Word for word, restate all of the data shown below.

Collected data
□ □ □ □ □ □ □

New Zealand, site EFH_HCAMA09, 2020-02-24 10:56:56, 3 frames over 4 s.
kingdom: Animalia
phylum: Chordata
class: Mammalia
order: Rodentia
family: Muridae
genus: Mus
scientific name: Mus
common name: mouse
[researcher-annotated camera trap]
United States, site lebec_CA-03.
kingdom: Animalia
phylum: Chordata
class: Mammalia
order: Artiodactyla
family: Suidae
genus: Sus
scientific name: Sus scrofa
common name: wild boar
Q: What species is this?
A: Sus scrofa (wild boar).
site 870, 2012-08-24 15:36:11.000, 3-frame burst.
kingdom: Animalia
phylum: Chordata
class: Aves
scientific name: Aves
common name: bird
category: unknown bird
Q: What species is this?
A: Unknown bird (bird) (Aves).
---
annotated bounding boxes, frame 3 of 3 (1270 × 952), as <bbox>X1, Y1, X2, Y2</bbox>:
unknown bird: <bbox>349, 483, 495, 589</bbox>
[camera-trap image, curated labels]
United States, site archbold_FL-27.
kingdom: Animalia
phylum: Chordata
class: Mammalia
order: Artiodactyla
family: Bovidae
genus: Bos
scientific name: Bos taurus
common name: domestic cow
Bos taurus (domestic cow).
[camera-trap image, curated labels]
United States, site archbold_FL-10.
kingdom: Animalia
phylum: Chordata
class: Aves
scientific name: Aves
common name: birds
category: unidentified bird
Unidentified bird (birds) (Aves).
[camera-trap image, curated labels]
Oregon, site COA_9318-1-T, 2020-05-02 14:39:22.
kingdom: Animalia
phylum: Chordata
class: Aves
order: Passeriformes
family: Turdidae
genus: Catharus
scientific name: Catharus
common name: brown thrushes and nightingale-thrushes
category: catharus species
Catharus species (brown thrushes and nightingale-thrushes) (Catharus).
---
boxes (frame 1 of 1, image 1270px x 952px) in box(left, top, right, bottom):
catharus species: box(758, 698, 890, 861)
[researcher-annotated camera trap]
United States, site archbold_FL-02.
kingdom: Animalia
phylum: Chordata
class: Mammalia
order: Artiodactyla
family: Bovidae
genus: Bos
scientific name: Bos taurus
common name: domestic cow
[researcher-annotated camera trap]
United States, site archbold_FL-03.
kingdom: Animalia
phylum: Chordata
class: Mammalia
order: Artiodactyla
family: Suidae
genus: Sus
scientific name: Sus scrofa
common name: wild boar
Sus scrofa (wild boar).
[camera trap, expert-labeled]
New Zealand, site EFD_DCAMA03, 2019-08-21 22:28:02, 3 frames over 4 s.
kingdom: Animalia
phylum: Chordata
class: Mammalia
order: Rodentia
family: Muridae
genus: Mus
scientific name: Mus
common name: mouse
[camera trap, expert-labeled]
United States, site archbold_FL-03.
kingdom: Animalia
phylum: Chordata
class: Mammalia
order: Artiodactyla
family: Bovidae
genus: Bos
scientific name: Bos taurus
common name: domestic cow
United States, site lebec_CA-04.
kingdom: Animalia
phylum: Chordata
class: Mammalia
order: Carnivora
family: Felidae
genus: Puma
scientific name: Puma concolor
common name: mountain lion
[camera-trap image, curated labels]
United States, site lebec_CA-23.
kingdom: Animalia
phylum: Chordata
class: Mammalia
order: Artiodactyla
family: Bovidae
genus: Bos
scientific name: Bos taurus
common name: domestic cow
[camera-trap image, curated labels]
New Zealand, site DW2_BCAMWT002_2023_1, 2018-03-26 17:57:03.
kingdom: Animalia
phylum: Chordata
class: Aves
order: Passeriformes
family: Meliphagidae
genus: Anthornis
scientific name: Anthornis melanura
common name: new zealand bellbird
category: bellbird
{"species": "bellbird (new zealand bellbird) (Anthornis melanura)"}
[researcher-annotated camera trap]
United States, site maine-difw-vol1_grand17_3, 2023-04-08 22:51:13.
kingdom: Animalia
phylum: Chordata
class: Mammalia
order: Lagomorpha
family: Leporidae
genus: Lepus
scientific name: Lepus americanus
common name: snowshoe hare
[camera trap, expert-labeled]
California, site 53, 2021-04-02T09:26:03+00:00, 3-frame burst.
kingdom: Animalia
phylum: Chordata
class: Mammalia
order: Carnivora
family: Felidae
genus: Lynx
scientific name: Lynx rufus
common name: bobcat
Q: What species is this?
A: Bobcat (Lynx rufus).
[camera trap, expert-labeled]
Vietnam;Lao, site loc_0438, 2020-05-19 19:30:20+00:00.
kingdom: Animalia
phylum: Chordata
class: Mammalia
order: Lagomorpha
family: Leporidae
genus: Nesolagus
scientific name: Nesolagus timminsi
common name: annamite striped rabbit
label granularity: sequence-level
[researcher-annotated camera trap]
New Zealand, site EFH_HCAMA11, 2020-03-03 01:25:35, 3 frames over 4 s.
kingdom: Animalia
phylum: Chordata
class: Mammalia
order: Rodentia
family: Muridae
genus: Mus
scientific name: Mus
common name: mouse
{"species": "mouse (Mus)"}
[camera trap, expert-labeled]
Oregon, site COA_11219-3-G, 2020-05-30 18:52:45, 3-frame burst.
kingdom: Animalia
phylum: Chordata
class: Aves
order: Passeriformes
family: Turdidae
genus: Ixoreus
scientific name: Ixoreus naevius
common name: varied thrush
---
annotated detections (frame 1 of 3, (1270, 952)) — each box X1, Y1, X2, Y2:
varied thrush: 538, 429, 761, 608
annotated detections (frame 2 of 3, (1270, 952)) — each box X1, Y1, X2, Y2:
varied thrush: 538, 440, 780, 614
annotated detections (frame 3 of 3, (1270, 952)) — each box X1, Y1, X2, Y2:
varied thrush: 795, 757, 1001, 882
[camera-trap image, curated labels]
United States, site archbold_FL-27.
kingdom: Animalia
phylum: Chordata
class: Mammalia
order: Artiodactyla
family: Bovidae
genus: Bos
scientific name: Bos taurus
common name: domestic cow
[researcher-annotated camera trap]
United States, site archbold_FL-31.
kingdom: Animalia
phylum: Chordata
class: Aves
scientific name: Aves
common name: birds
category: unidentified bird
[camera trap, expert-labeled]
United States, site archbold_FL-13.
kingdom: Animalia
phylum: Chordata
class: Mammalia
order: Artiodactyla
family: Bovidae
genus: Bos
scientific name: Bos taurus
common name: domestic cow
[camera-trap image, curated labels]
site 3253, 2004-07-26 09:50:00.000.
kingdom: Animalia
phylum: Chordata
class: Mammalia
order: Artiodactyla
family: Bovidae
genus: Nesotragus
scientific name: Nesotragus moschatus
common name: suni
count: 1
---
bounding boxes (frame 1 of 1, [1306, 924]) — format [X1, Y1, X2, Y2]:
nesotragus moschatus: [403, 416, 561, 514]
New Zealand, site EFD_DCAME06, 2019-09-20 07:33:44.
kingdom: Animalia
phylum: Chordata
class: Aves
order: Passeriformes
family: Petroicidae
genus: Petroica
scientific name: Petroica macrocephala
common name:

□ □ □ □ □ □ □

» **WRITTEN ANSWER**:
New Zealand, site EFH_HCAMA09, 2020-02-24 10:56:56, 3 frames over 4 s.
kingdom: Animalia
phylum: Chordata
class: Mammalia
order: Rodentia
family: Muridae
genus: Mus
scientific name: Mus
common name: mouse
[researcher-annotated camera trap]
United States, site lebec_CA-03.
kingdom: Animalia
phylum: Chordata
class: Mammalia
order: Artiodactyla
family: Suidae
genus: Sus
scientific name: Sus scrofa
common name: wild boar
Q: What species is this?
A: Sus scrofa (wild boar).
site 870, 2012-08-24 15:36:11.000, 3-frame burst.
kingdom: Animalia
phylum: Chordata
class: Aves
scientific name: Aves
common name: bird
category: unknown bird
Q: What species is this?
A: Unknown bird (bird) (Aves).
---
annotated bounding boxes, frame 3 of 3 (1270 × 952), as <bbox>X1, Y1, X2, Y2</bbox>:
unknown bird: <bbox>349, 483, 495, 589</bbox>
[camera-trap image, curated labels]
United States, site archbold_FL-27.
kingdom: Animalia
phylum: Chordata
class: Mammalia
order: Artiodactyla
family: Bovidae
genus: Bos
scientific name: Bos taurus
common name: domestic cow
Bos taurus (domestic cow).
[camera-trap image, curated labels]
United States, site archbold_FL-10.
kingdom: Animalia
phylum: Chordata
class: Aves
scientific name: Aves
common name: birds
category: unidentified bird
Unidentified bird (birds) (Aves).
[camera-trap image, curated labels]
Oregon, site COA_9318-1-T, 2020-05-02 14:39:22.
kingdom: Animalia
phylum: Chordata
class: Aves
order: Passeriformes
family: Turdidae
genus: Catharus
scientific name: Catharus
common name: brown thrushes and nightingale-thrushes
category: catharus species
Catharus species (brown thrushes and nightingale-thrushes) (Catharus).
---
boxes (frame 1 of 1, image 1270px x 952px) in box(left, top, right, bottom):
catharus species: box(758, 698, 890, 861)
[researcher-annotated camera trap]
United States, site archbold_FL-02.
kingdom: Animalia
phylum: Chordata
class: Mammalia
order: Artiodactyla
family: Bovidae
genus: Bos
scientific name: Bos taurus
common name: domestic cow
[researcher-annotated camera trap]
United States, site archbold_FL-03.
kingdom: Animalia
phylum: Chordata
class: Mammalia
order: Artiodactyla
family: Suidae
genus: Sus
scientific name: Sus scrofa
common name: wild boar
Sus scrofa (wild boar).
[camera trap, expert-labeled]
New Zealand, site EFD_DCAMA03, 2019-08-21 22:28:02, 3 frames over 4 s.
kingdom: Animalia
phylum: Chordata
class: Mammalia
order: Rodentia
family: Muridae
genus: Mus
scientific name: Mus
common name: mouse
[camera trap, expert-labeled]
United States, site archbold_FL-03.
kingdom: Animalia
phylum: Chordata
class: Mammalia
order: Artiodactyla
family: Bovidae
genus: Bos
scientific name: Bos taurus
common name: domestic cow
United States, site lebec_CA-04.
kingdom: Animalia
phylum: Chordata
class: Mammalia
order: Carnivora
family: Felidae
genus: Puma
scientific name: Puma concolor
common name: mountain lion
[camera-trap image, curated labels]
United States, site lebec_CA-23.
kingdom: Animalia
phylum: Chordata
class: Mammalia
order: Artiodactyla
family: Bovidae
genus: Bos
scientific name: Bos taurus
common name: domestic cow
[camera-trap image, curated labels]
New Zealand, site DW2_BCAMWT002_2023_1, 2018-03-26 17:57:03.
kingdom: Animalia
phylum: Chordata
class: Aves
order: Passeriformes
family: Meliphagidae
genus: Anthornis
scientific name: Anthornis melanura
common name: new zealand bellbird
category: bellbird
{"species": "bellbird (new zealand bellbird) (Anthornis melanura)"}
[researcher-annotated camera trap]
United States, site maine-difw-vol1_grand17_3, 2023-04-08 22:51:13.
kingdom: Animalia
phylum: Chordata
class: Mammalia
order: Lagomorpha
family: Leporidae
genus: Lepus
scientific name: Lepus americanus
common name: snowshoe hare
[camera trap, expert-labeled]
California, site 53, 2021-04-02T09:26:03+00:00, 3-frame burst.
kingdom: Animalia
phylum: Chordata
class: Mammalia
order: Carnivora
family: Felidae
genus: Lynx
scientific name: Lynx rufus
common name: bobcat
Q: What species is this?
A: Bobcat (Lynx rufus).
[camera trap, expert-labeled]
Vietnam;Lao, site loc_0438, 2020-05-19 19:30:20+00:00.
kingdom: Animalia
phylum: Chordata
class: Mammalia
order: Lagomorpha
family: Leporidae
genus: Nesolagus
scientific name: Nesolagus timminsi
common name: annamite striped rabbit
label granularity: sequence-level
[researcher-annotated camera trap]
New Zealand, site EFH_HCAMA11, 2020-03-03 01:25:35, 3 frames over 4 s.
kingdom: Animalia
phylum: Chordata
class: Mammalia
order: Rodentia
family: Muridae
genus: Mus
scientific name: Mus
common name: mouse
{"species": "mouse (Mus)"}
[camera trap, expert-labeled]
Oregon, site COA_11219-3-G, 2020-05-30 18:52:45, 3-frame burst.
kingdom: Animalia
phylum: Chordata
class: Aves
order: Passeriformes
family: Turdidae
genus: Ixoreus
scientific name: Ixoreus naevius
common name: varied thrush
---
annotated detections (frame 1 of 3, (1270, 952)) — each box X1, Y1, X2, Y2:
varied thrush: 538, 429, 761, 608
annotated detections (frame 2 of 3, (1270, 952)) — each box X1, Y1, X2, Y2:
varied thrush: 538, 440, 780, 614
annotated detections (frame 3 of 3, (1270, 952)) — each box X1, Y1, X2, Y2:
varied thrush: 795, 757, 1001, 882
[camera-trap image, curated labels]
United States, site archbold_FL-27.
kingdom: Animalia
phylum: Chordata
class: Mammalia
order: Artiodactyla
family: Bovidae
genus: Bos
scientific name: Bos taurus
common name: domestic cow
[researcher-annotated camera trap]
United States, site archbold_FL-31.
kingdom: Animalia
phylum: Chordata
class: Aves
scientific name: Aves
common name: birds
category: unidentified bird
[camera trap, expert-labeled]
United States, site archbold_FL-13.
kingdom: Animalia
phylum: Chordata
class: Mammalia
order: Artiodactyla
family: Bovidae
genus: Bos
scientific name: Bos taurus
common name: domestic cow
[camera-trap image, curated labels]
site 3253, 2004-07-26 09:50:00.000.
kingdom: Animalia
phylum: Chordata
class: Mammalia
order: Artiodactyla
family: Bovidae
genus: Nesotragus
scientific name: Nesotragus moschatus
common name: suni
count: 1
---
bounding boxes (frame 1 of 1, [1306, 924]) — format [X1, Y1, X2, Y2]:
nesotragus moschatus: [403, 416, 561, 514]
New Zealand, site EFD_DCAME06, 2019-09-20 07:33:44.
kingdom: Animalia
phylum: Chordata
class: Aves
order: Passeriformes
family: Petroicidae
genus: Petroica
scientific name: Petroica macrocephala
common name:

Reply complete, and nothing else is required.